**TASK PROMPT:** Please copy, with no word changed, only the run of lines that opens with the line containing "kingdom: Animalia" and closes with the last line below.

**MATERIAL FOR THIS TASK:**
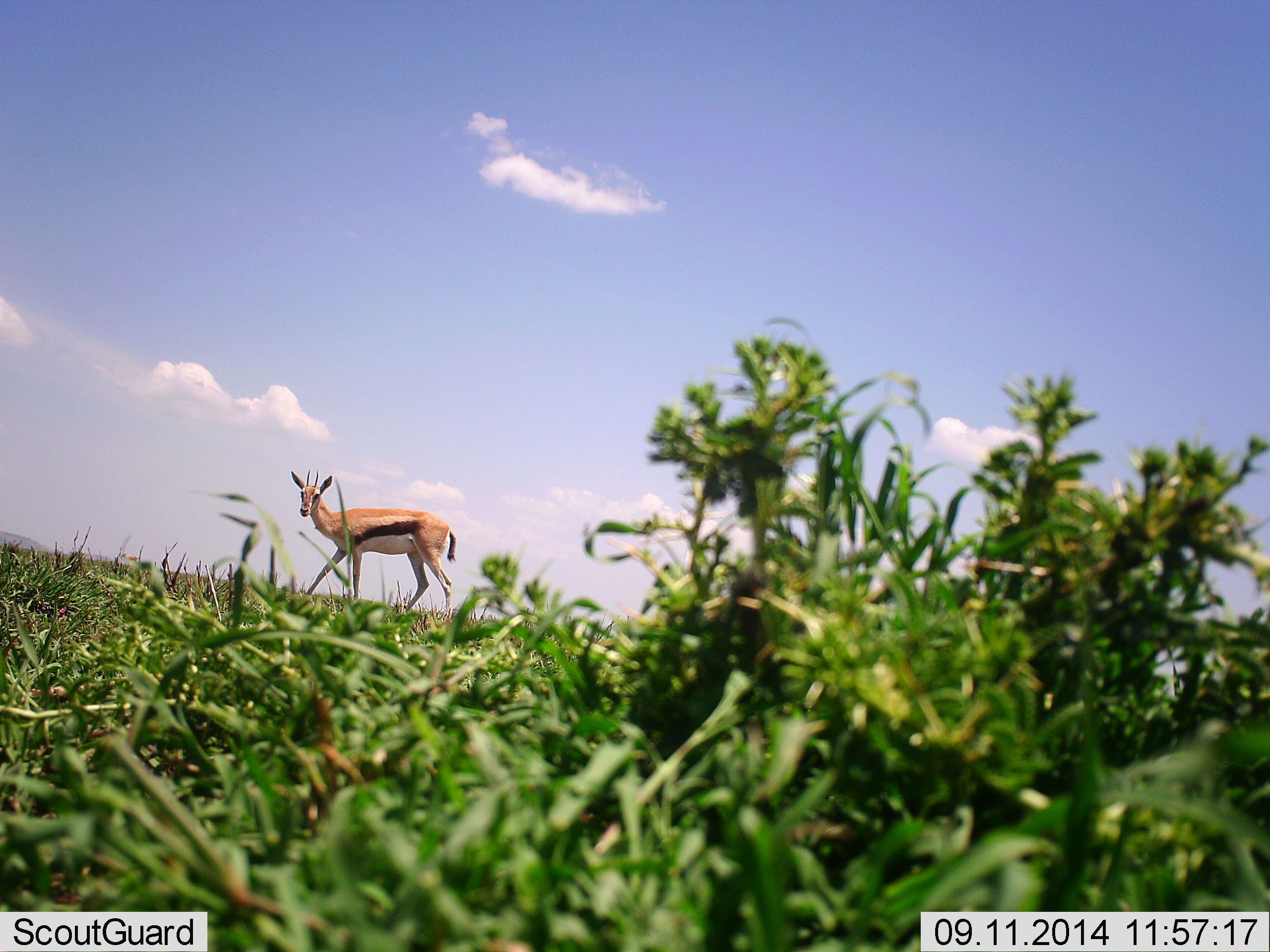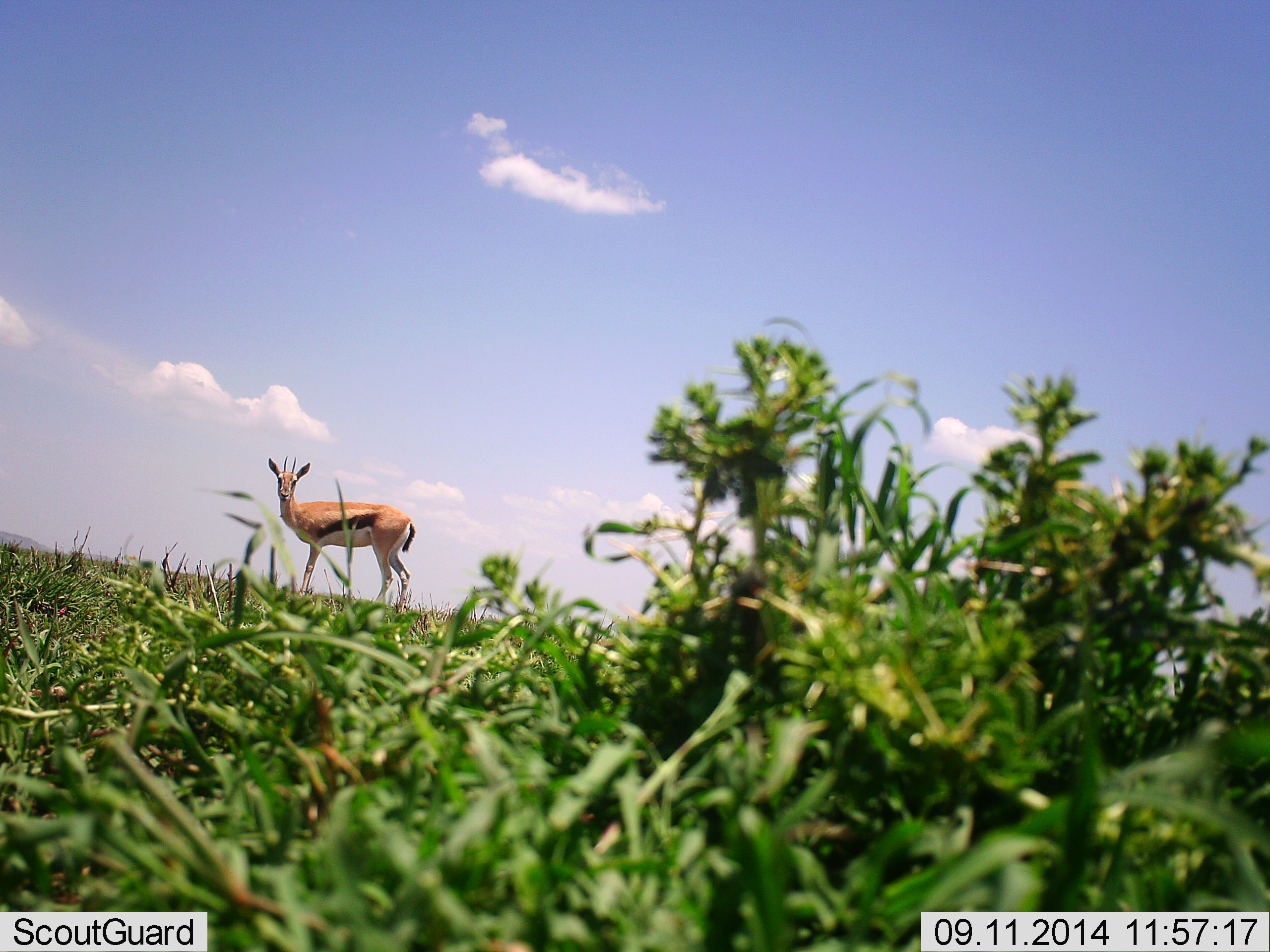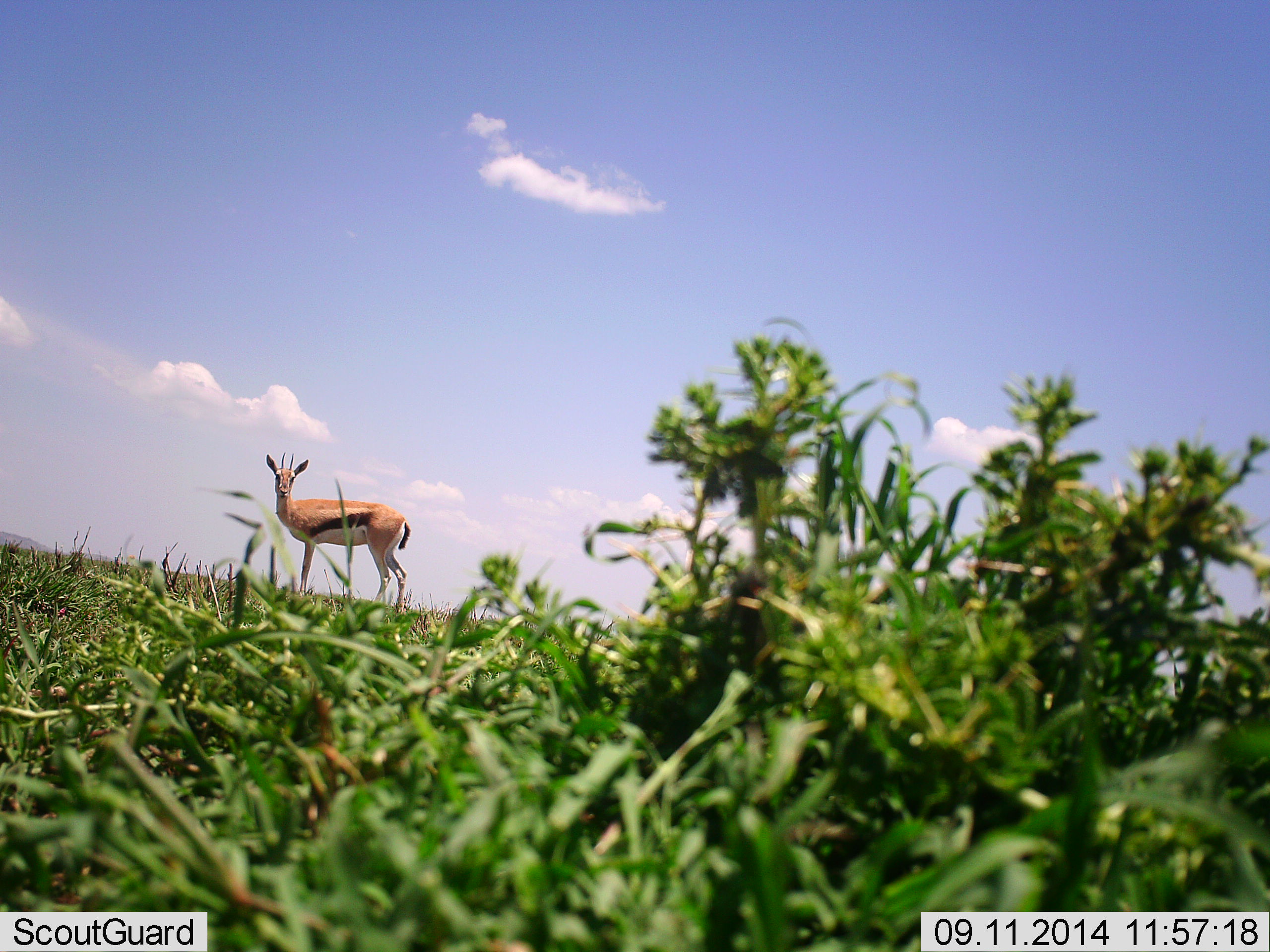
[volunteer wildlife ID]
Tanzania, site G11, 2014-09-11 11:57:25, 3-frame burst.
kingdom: Animalia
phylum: Chordata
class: Mammalia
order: Artiodactyla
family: Bovidae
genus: Eudorcas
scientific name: Eudorcas thomsonii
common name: thomson's gazelle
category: gazellethomsons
Gazellethomsons (thomson's gazelle) (Eudorcas thomsonii), count 1. Behavior (volunteer vote fractions): standing 64%, resting 0%, moving 36%, interacting 0%. Young present (vote fraction): 0%. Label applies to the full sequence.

**COMPLETED EXERCISE:**
kingdom: Animalia
phylum: Chordata
class: Mammalia
order: Artiodactyla
family: Bovidae
genus: Eudorcas
scientific name: Eudorcas thomsonii
common name: thomson's gazelle
category: gazellethomsons
Gazellethomsons (thomson's gazelle) (Eudorcas thomsonii), count 1. Behavior (volunteer vote fractions): standing 64%, resting 0%, moving 36%, interacting 0%. Young present (vote fraction): 0%. Label applies to the full sequence.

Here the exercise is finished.